China’s steel mills have led a significant downturn in the country’s building materials production, with June output falling 9.2% year-on-year to 83.2 million tons—the weakest first half since 2020. This decline underscores the ongoing challenges facing China’s construction and manufacturing sectors.
The downturn is primarily attributed to the prolonged slump in the real estate market, which has dampened demand for construction steel. Despite some mills reporting profits exceeding 100 yuan per ton, many are hesitant to increase production due to high inventory levels and seasonal demand slowdowns. For instance, in regions like Sichuan and Chongqing, steel mills are operating at reduced capacity, focusing on specialty products rather than construction materials. Additionally, adverse weather conditions, including high temperatures and frequent rainfall, have further hindered construction activities, leading to a slowdown in downstream procurement.
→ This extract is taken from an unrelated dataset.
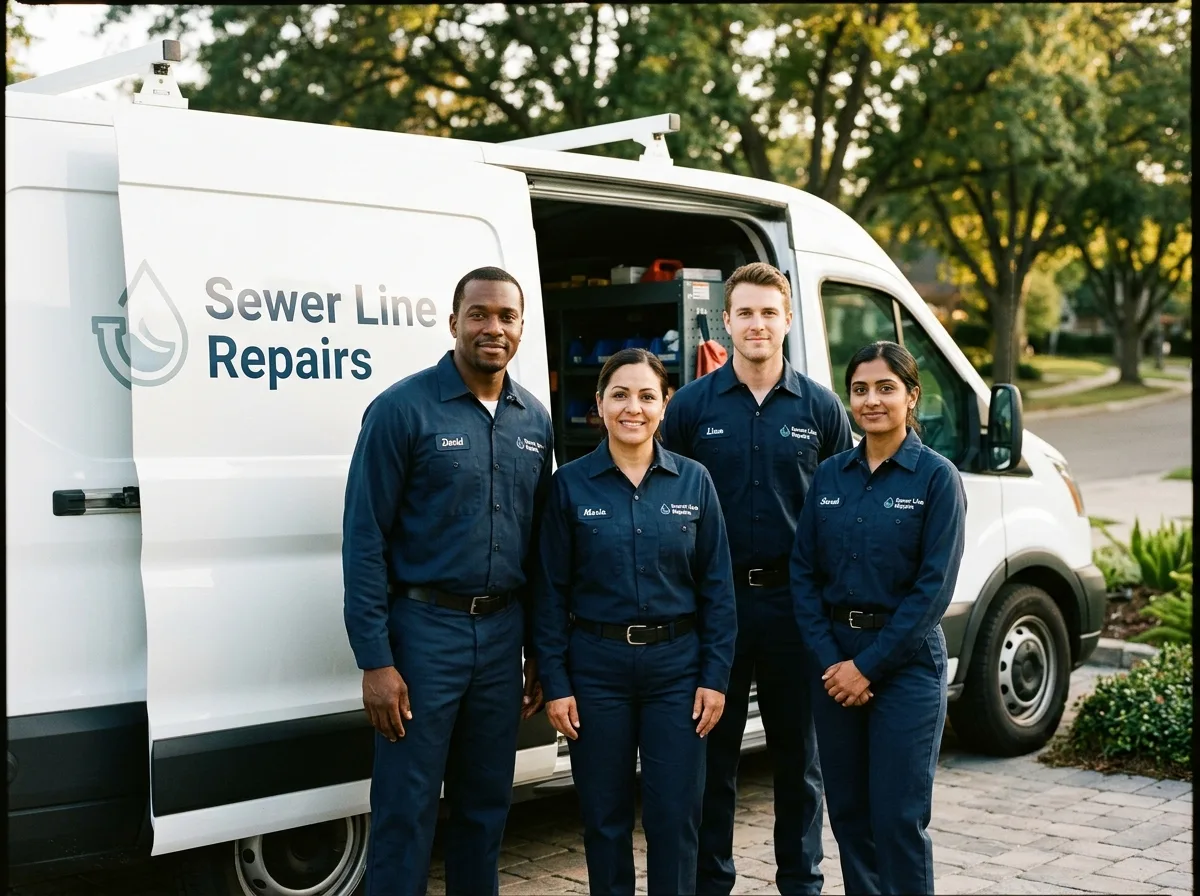 Emergency Plumber company in Winterville, NC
While iron ore imports surged to near-record levels in June, reaching approximately 110 million tons, this increase is driven by strategic inventory restocking rather than a rebound in steel production. Analysts caution that the divergence between rising imports and declining steel output may not be sustainable, as it could lead to oversupply and further price pressures in the steel market.
Looking ahead, the outlook for China’s steel industry remains uncertain. The government’s plans to cut crude steel output by 5% in 2025 face challenges due to economic pressures and the industry’s profitability. Enforcement of these cuts is expected to be uneven, with some regions and mills already exceeding their production targets.